• **REQUIRED WORK**:
a) Repeat, word for word, the stretch of the restaurant review from "Like a Phoenix" through "obviously more comprehensive.".
b) Finish out the review of the restaurant Axe with the next part, picking up after its final sentence.

Like a Phoenix rising, Axe is back from whence it came.  Week one post fire opening and for all intents and purposes little has changed.  And that proves both fantastically awesome…and awesomely annoying…

Still filled with beautiful people.  Still a slightly crunchy, granola menu.  Still in need of air conditioning and ice in the water.  Still maddening table/bench combos that are a Sisyphean task to get into and out of.  Still an excellent back patio.  Still dreadful parking and worse valet.  Still deafening noise and shadowy lighting with a hip vibe and open kitchen.  Still delicious.  Still disappointing.

For now the menu itself has some of the old favorites and a few new additions but seems to be missing a number of larger plates to round it out.  The wine list is paired down (only one red and one white by the glass) though the bottle selection is obviously more comprehensive. 

Only two desserts on offer (strawberry shortcake and chunks of warm brownie in cream) leads one to believe the kitchen is trying to find its footing before going all in on a menu.

Rolled flatbread with accoutrement (carmelized onion, shallot yogurt, hummous, olive relish, red cabbage tahini and roasted caraway carrots), pickled vegetables, summer succotash, shaved radicchio and arugula salad with crispy onion and parmesan and the fish of the day round out the order on this evening.

As with the old iteration of Axe, the menu features farmers market and organic, seasonal produce.  There is a filtration system in place to remove the fluoride from the water.  Take out containers are earth friendly.  So when you go to Axe you can know that this restaurant cares.

• **SOURCE MATERIAL**:
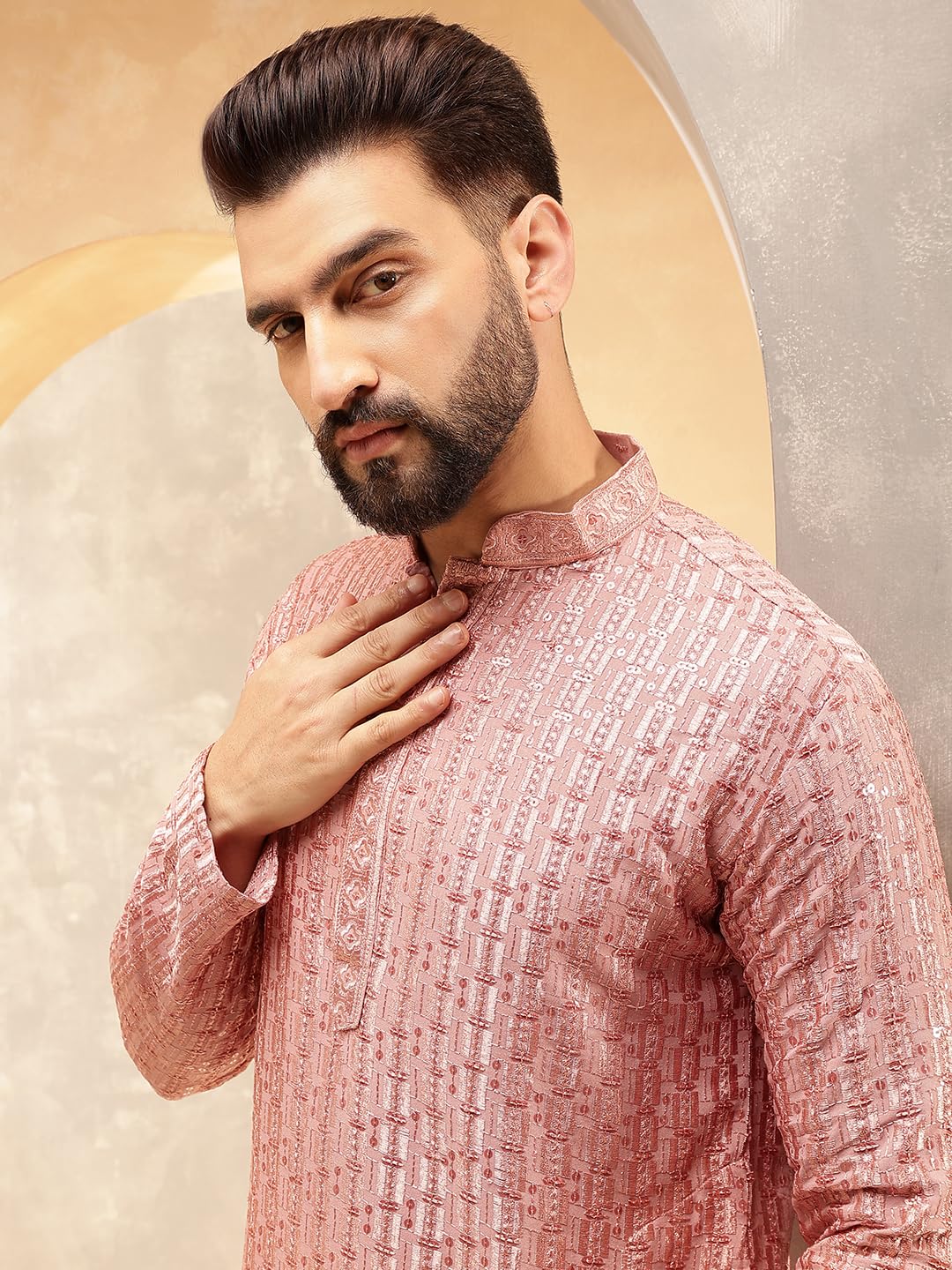 Sojanya (Since 1958 Men's Cotton Rayon Shiny Thread Sequinned Coral Only Long Kurta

• **EXERCISE RESPONSES**:
a)
Like a Phoenix rising, Axe is back from whence it came.  Week one post fire opening and for all intents and purposes little has changed.  And that proves both fantastically awesome…and awesomely annoying…

Still filled with beautiful people.  Still a slightly crunchy, granola menu.  Still in need of air conditioning and ice in the water.  Still maddening table/bench combos that are a Sisyphean task to get into and out of.  Still an excellent back patio.  Still dreadful parking and worse valet.  Still deafening noise and shadowy lighting with a hip vibe and open kitchen.  Still delicious.  Still disappointing.

For now the menu itself has some of the old favorites and a few new additions but seems to be missing a number of larger plates to round it out.  The wine list is paired down (only one red and one white by the glass) though the bottle selection is obviously more comprehensive.

b)
All that being said, it’s a restaurant and just like someone who flies around on a private jet to trumpet saving the environment (hi Al Gore, inventor of the intrawebs!) if we all really cared most about that we’d be hunter gatherers or sustain ourselves from our own gardens and livestock. 

What we do care about is food and service.  And while the meal does not have one miss, there also is not a stand-out dish that makes one need to come back the way Gjelina down the street may offer. 

Flatbread and pickled vegetables are near impossible to flub.  Axe doesn’t. 

The salad is most notable for the crispy onion which add a texture contrast to the softer vegetables.  The dressing is unobtrusive and yet also not distinctive enough. 

The fish (so splendiferous The Monster must admit to forgetting what it is) and the succotash tasty but not memorable enough.

Service is very gracious and kudos to Axe for straight away having their act together.

The decision is made to sample both desserts.  Neither disappoint, neither blow one away.  They are well crafted versions of desserts The Monster (and you) have tried on numerous occasions.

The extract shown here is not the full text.